Since the announcement of the lockdown, various challenges have made it unreasonable to proceed with online lectures and assessments. Such challenges are access to bandwidth, loadshedding, connectivity, movement constraints and personal spaces which may prevent uninterrupted participation in remote learning environments.

Therefore, USB has decided to suspend all academic programmes and all forms of assessment. All remote teaching and assessment will be suspended from 20h00 on 26 March 2020 for the duration of the lockdown, which ends at midnight on 16 April. We will then reevaluate the situation. We remain committed to the completion of the academic programme for this year, and a revised schedule will be established and communicated in due course.

We continue to make future provisions for online facilities, such as remote learning through our Blended Learning format. Programme-specific arrangements regarding classes will be communicated via our Learning Hub platform.


It is an unfortunate reality that we have had to postpone each of our events involving physical interaction until further notice. These events include USB Leader’s Angle events, Alumni Masterclasses and Networking events, as well as other in-person talks, workshops and seminars. This decision from USB and Stellenbosch University (SU) has not been made lightly. We have invested much time and finance into creating these experiences, and understand the disappointment of those who were looking forward to each occasion, making time in their busy schedules to attend. We also understand the importance of these events within the USB community, and the loss incurred from these cancellations.


With the latest legislation from government, staff will be working from home. This requires that they are fully connected and available to respond to e-mails and phone calls during work hours, ensuring that the operational needs of each USB department can still be met.

With our business school’s commitment to responsible leadership and creating value for a better world in mind, we believe we have taken the best course of action at this point in time. Taking into account the fluidity of the situation, we are constantly reevaluating our strategies to ensure we will exercise best practices in our decisions going forward.

For now, we encourage you to prioritise your health and to do your bit to help us #flattenthecurve.


What is Coronavirus (COVID-19)? 

According the World Health Organisation (WHO), corona viruses are a large family of viruses which may cause illness in animals or humans. They are known to cause respiratory infections in humans, ranging from the common cold to more severe diseases such as Middle East Respiratory Syndrome (MERS) and Severe Acute Respiratory Syndrome (SARS). The most recently discovered coronavirus causes coronavirus disease COVID-19. This new virus and disease were unknown before the outbreak began in Wuhan, China, in December 2019. 

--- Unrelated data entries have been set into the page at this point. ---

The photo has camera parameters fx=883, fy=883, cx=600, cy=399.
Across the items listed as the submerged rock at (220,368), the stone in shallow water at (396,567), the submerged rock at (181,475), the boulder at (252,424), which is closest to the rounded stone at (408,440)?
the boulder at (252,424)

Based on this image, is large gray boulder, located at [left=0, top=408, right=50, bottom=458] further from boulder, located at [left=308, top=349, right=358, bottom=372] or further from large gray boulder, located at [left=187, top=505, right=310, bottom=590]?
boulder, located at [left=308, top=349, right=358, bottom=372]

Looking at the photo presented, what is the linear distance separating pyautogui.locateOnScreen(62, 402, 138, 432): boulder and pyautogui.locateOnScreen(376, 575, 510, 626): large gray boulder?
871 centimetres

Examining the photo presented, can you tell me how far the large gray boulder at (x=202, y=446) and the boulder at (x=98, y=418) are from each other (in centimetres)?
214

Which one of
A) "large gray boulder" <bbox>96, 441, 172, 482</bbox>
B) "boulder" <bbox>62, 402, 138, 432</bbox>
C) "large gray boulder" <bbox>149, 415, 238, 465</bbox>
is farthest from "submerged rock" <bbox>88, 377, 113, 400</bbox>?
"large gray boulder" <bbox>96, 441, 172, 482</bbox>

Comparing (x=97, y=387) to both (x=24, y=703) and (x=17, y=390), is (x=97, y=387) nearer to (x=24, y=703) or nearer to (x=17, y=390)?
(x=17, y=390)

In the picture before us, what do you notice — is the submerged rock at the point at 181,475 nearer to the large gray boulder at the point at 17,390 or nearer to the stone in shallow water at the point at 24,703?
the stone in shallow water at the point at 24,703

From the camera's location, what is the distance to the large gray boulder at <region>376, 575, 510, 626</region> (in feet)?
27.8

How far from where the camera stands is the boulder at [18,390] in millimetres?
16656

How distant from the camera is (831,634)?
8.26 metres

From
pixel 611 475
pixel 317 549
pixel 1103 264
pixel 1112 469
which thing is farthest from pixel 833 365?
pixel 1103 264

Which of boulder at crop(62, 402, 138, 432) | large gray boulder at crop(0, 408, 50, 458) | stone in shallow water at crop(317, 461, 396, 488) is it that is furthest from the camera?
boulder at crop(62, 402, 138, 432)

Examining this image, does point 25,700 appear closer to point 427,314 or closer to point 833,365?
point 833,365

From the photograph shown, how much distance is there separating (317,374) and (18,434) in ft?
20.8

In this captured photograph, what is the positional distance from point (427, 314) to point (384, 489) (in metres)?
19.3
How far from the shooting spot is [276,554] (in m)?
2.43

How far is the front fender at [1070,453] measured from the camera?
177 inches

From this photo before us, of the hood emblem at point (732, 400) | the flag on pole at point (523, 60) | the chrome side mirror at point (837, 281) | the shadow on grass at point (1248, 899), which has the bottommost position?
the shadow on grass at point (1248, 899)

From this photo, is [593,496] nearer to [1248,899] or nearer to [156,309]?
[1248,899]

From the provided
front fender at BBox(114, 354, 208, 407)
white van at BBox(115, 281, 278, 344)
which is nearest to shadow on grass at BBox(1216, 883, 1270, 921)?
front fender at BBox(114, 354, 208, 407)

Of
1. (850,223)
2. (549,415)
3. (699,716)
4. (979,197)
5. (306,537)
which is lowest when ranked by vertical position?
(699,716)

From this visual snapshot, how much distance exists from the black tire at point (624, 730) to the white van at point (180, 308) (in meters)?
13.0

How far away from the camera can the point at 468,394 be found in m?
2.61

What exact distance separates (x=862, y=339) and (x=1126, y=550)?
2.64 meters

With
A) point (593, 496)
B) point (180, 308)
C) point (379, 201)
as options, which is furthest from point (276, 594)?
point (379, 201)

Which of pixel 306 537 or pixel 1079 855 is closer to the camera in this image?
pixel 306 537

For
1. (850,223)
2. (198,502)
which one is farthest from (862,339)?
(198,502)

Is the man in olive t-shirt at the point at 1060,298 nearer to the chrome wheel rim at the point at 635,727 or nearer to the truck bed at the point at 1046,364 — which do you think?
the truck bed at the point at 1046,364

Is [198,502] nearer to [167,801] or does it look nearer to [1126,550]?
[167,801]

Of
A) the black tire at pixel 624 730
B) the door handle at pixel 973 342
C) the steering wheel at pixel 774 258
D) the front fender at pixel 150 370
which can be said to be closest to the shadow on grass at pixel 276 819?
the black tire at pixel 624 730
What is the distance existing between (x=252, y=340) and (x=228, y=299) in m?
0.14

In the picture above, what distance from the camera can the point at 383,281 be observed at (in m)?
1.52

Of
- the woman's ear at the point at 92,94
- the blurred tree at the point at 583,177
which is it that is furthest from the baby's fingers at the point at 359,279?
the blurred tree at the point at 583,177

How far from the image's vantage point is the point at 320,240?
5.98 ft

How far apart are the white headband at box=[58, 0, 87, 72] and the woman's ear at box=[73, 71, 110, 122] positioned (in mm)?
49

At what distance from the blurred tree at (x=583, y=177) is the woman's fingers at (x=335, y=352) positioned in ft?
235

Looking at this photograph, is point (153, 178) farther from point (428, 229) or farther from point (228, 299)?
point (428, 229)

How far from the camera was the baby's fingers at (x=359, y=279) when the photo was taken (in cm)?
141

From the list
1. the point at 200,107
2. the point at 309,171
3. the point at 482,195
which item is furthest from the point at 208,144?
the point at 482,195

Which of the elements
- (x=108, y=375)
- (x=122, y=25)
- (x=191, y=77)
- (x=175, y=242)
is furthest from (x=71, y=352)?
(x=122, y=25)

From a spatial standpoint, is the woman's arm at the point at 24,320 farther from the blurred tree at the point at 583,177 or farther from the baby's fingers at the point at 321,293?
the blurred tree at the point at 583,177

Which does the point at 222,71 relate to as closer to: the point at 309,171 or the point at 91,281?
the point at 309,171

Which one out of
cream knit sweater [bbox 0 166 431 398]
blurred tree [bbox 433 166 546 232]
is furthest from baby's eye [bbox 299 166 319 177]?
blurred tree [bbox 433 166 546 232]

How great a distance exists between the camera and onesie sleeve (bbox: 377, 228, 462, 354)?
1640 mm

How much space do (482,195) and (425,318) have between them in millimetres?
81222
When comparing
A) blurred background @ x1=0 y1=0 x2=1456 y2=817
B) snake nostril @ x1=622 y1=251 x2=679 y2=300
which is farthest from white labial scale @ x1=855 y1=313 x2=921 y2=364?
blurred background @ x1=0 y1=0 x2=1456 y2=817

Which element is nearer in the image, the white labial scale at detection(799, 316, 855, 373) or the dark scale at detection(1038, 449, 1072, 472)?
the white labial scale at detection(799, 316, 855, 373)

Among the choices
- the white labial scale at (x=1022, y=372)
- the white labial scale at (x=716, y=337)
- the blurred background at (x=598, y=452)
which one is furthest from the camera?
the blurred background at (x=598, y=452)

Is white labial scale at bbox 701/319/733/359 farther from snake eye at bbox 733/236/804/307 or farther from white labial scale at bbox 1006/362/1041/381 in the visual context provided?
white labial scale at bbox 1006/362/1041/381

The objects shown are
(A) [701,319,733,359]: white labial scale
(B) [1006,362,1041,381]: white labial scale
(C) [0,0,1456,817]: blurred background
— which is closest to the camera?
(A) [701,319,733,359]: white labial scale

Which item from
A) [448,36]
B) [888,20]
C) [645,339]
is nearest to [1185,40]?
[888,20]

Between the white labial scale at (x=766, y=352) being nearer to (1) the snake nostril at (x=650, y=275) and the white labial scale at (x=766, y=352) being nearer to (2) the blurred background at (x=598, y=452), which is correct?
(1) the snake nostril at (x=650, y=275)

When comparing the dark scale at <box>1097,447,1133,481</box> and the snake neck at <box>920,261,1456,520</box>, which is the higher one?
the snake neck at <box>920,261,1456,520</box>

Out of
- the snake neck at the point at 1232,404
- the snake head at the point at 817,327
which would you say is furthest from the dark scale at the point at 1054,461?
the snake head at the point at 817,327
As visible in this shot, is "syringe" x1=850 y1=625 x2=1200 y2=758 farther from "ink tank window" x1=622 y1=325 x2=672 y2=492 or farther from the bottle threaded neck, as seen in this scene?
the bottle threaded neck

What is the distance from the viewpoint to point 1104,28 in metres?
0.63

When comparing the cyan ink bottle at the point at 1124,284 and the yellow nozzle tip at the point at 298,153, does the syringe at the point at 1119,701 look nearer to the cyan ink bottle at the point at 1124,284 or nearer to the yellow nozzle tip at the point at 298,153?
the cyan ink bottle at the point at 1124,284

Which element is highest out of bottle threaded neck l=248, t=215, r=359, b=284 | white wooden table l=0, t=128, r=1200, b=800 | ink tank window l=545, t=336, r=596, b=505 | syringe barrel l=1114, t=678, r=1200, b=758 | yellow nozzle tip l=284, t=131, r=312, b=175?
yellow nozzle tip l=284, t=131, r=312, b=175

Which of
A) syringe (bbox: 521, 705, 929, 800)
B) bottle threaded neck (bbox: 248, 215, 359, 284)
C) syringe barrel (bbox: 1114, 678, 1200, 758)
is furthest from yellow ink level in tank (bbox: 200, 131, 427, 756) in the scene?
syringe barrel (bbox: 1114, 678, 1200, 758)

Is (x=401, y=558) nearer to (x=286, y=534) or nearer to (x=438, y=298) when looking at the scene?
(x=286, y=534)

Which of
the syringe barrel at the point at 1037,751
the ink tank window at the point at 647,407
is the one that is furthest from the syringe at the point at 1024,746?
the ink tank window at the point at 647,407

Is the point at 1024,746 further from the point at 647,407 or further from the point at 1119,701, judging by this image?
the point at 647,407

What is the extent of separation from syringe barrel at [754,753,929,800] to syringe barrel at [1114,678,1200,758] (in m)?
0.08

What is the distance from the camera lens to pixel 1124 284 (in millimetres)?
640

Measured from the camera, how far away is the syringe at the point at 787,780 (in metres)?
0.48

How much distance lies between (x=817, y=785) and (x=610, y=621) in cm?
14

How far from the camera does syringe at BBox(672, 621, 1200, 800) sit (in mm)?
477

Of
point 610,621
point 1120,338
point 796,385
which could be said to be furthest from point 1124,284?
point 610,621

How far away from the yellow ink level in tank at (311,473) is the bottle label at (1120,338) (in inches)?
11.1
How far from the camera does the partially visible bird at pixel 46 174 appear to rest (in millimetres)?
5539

When there is an outbreak of a disease, there is an inevitable increase in number of people infected over time, and an equally inevitable decrease as the disease is eventually controlled. What matters is how rapidly this process or “curve” takes place.  

Flattening the curve is another way of saying slowing the spread. The epidemic is lengthened, but we reduce the number of severe cases, causing less burden on public health systems. The Conversation/CC BY ND

If there is a sudden spike in the number of people infected, there are more casualties – even if it means the disease will be eradicated more quickly. We should therefore aim to “flatten” the curve in order to reduce the overall harm it causes to our population. The more gradual the increase, the safer everyone will be in the long run. This means we should put every measure in place to prevent the spread and contraction of COVID-19 and prolong these measures for as long as is needed.